Our game theoretic framework facilitates an explanation on why the 6-month abstinence criterion is not an effective strategy for detecting LT candidates who would develop an alcohol relapse. We also illustrated that our results remained unaltered by modifying the behavioral strategies of patients and the transplant team.
This framework may also have applications for other medical scenarios where a healthcare provider must decide about a treatment that uses a scarce resource (i.e. organ, expensive treatment for chronic or rare medical conditions) and must rely on signaling behavior from the patient to evaluate the best candidate (e.g. disease modifying therapy for patients with multiple sclerosis, immunosuppressive therapy for patients with inflammatory or autoimmune diseases, gene therapy for children with spinal muscular atrophy). Having an equitable and efficient health care system is critical when delivering time-sensitive medical interventions.

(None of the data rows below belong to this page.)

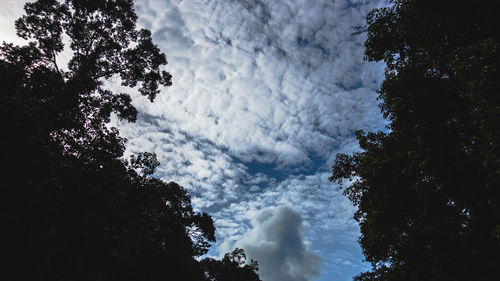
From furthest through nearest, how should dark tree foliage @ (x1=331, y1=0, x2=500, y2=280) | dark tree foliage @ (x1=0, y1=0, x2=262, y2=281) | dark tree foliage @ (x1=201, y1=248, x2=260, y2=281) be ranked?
dark tree foliage @ (x1=201, y1=248, x2=260, y2=281), dark tree foliage @ (x1=331, y1=0, x2=500, y2=280), dark tree foliage @ (x1=0, y1=0, x2=262, y2=281)

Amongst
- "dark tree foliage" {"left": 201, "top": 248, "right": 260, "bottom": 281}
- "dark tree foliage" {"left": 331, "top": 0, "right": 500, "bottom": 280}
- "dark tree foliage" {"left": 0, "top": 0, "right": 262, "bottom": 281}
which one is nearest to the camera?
"dark tree foliage" {"left": 0, "top": 0, "right": 262, "bottom": 281}

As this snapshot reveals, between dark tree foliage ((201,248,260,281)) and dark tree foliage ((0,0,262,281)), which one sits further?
dark tree foliage ((201,248,260,281))

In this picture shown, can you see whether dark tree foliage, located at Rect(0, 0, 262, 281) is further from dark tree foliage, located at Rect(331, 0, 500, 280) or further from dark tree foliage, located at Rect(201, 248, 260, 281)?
dark tree foliage, located at Rect(201, 248, 260, 281)

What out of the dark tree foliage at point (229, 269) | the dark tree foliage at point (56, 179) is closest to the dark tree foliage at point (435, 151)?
the dark tree foliage at point (56, 179)

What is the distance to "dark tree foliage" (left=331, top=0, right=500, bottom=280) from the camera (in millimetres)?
7328

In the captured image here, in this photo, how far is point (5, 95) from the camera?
227 inches

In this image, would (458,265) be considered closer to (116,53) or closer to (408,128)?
(408,128)

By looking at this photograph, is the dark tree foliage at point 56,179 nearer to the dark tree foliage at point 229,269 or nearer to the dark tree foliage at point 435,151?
the dark tree foliage at point 435,151

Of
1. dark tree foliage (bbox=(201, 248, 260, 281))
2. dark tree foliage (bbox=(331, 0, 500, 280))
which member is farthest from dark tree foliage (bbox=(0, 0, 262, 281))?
dark tree foliage (bbox=(201, 248, 260, 281))

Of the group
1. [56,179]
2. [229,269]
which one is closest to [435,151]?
[56,179]

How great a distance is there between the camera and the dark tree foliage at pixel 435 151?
7.33 m

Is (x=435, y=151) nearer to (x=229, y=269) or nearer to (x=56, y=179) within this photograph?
(x=56, y=179)

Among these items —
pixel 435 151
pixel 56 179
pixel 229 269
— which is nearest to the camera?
pixel 56 179

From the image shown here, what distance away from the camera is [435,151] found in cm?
788
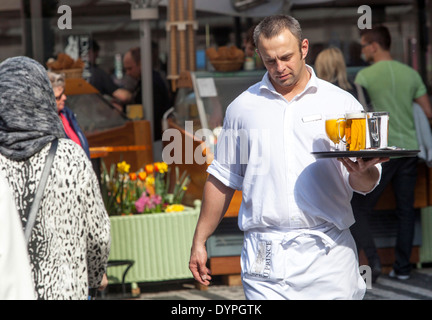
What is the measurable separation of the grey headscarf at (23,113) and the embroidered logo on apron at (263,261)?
0.80m

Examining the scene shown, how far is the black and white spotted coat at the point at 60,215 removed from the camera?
8.86 ft

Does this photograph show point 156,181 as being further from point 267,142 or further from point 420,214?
point 267,142

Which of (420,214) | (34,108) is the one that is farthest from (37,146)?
(420,214)

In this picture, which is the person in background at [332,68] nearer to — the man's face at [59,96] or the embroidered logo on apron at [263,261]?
the man's face at [59,96]

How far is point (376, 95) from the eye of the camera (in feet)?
19.8

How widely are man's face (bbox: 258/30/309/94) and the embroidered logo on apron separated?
56 centimetres

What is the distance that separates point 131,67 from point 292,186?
5660mm

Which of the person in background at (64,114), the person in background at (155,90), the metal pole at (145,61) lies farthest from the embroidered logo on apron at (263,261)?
the metal pole at (145,61)

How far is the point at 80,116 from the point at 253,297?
4.43m

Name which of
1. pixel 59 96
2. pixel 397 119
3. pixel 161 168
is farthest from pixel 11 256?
pixel 397 119

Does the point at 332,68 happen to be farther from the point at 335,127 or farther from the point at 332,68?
the point at 335,127

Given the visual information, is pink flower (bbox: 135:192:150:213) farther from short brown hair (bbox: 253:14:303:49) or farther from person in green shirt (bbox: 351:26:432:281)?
short brown hair (bbox: 253:14:303:49)

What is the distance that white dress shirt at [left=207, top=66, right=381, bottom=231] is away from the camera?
115 inches

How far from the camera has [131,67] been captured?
8391 mm
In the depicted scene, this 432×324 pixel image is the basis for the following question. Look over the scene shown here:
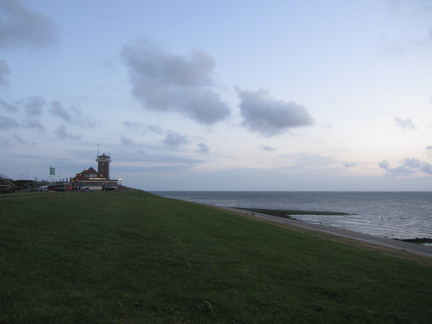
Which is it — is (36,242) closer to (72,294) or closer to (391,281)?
(72,294)

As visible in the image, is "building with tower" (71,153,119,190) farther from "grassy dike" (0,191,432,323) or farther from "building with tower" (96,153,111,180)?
"grassy dike" (0,191,432,323)

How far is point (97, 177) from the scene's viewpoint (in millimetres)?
110188

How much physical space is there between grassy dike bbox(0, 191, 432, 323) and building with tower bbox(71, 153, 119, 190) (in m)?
85.9

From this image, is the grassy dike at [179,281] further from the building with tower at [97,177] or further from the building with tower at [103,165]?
the building with tower at [103,165]

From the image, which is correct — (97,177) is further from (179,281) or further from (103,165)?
(179,281)

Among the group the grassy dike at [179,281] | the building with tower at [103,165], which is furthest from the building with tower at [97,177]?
the grassy dike at [179,281]

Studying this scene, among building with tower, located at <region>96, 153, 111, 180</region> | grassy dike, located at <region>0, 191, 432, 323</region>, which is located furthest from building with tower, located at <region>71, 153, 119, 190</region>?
grassy dike, located at <region>0, 191, 432, 323</region>

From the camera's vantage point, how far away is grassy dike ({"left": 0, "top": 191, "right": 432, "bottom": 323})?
740 cm

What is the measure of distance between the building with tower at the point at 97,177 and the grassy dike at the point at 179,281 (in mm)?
85886

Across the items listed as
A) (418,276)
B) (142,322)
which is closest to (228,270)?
(142,322)

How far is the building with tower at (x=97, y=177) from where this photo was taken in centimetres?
10306

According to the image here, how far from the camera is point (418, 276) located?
570 inches

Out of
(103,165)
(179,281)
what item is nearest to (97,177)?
(103,165)

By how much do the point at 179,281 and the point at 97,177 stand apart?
107894 millimetres
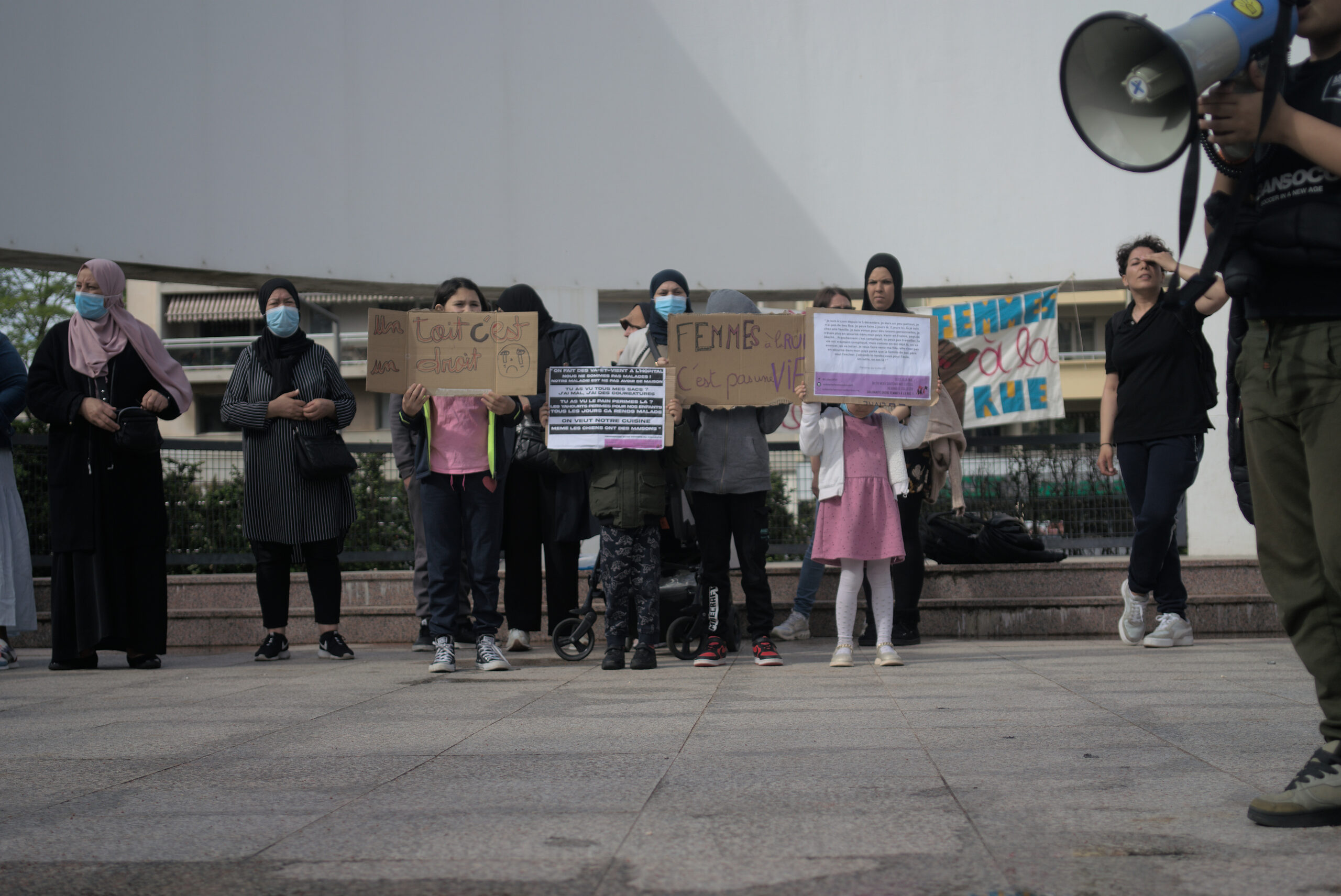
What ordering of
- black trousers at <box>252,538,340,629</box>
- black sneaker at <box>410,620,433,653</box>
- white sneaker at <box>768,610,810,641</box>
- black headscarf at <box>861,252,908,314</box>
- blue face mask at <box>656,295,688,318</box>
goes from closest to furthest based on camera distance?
blue face mask at <box>656,295,688,318</box>, black headscarf at <box>861,252,908,314</box>, black trousers at <box>252,538,340,629</box>, black sneaker at <box>410,620,433,653</box>, white sneaker at <box>768,610,810,641</box>

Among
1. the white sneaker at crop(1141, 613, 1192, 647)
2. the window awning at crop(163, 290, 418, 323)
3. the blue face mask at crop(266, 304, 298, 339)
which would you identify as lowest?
the white sneaker at crop(1141, 613, 1192, 647)

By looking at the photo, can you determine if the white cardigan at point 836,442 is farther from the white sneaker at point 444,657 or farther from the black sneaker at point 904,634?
the white sneaker at point 444,657

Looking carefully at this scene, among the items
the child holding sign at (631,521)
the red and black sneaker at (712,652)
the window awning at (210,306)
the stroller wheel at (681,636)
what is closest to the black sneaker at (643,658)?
the child holding sign at (631,521)

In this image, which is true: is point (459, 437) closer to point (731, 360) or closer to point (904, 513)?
point (731, 360)

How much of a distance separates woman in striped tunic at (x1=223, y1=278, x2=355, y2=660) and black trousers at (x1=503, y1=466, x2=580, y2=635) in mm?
1056

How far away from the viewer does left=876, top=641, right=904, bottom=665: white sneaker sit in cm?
646

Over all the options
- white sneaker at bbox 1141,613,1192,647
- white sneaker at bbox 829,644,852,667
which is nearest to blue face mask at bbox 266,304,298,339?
white sneaker at bbox 829,644,852,667

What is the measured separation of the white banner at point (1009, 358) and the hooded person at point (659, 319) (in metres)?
4.73

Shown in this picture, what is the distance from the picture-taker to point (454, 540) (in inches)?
260

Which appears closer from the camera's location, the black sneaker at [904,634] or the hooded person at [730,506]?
the hooded person at [730,506]

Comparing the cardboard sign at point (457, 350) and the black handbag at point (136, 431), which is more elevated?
the cardboard sign at point (457, 350)

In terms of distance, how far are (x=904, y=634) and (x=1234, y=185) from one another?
17.4 feet

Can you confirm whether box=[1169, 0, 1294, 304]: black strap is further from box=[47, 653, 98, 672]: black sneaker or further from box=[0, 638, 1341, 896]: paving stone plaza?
box=[47, 653, 98, 672]: black sneaker

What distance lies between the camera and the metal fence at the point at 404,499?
9914 millimetres
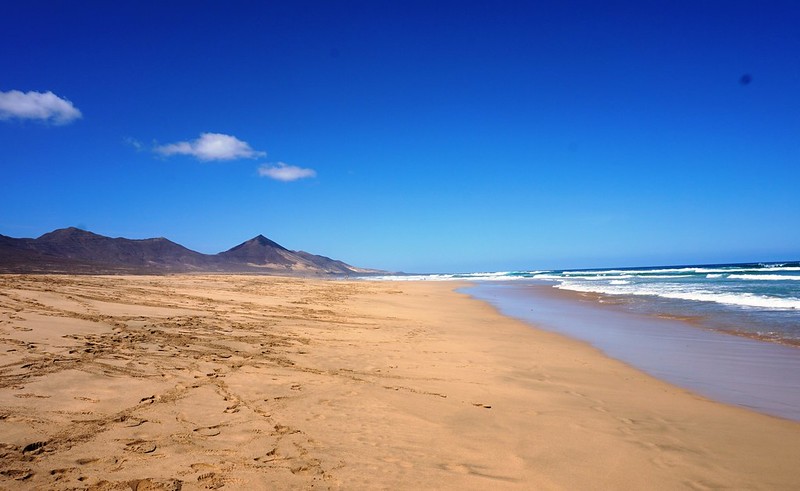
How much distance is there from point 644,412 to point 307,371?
446 cm

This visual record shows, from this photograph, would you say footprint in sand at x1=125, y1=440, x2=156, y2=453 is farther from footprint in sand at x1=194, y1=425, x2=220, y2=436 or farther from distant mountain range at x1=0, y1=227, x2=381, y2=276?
distant mountain range at x1=0, y1=227, x2=381, y2=276

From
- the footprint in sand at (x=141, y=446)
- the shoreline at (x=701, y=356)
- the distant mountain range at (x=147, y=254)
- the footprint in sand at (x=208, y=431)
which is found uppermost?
the distant mountain range at (x=147, y=254)

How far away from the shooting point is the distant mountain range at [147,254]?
62.6 meters

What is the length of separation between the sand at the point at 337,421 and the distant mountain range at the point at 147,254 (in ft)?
173

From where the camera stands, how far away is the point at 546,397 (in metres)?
5.88

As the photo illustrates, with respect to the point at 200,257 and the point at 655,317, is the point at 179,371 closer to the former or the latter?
the point at 655,317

Previous studies shed light on how physicians’ beliefs and preferences may affect the decision-making process and clinical outcomes [35–38]. LT for ALD is not the exception. Although there is no perfect selection system to identify candidates for a LT in ALD, a combination of measurable biomarkers, epidemiological, clinical, and behavioral factors may achieve lower relapse rates and better survival outcomes. Further studies are needed to identify the best evidence-based strategy under the framework of precision medicine.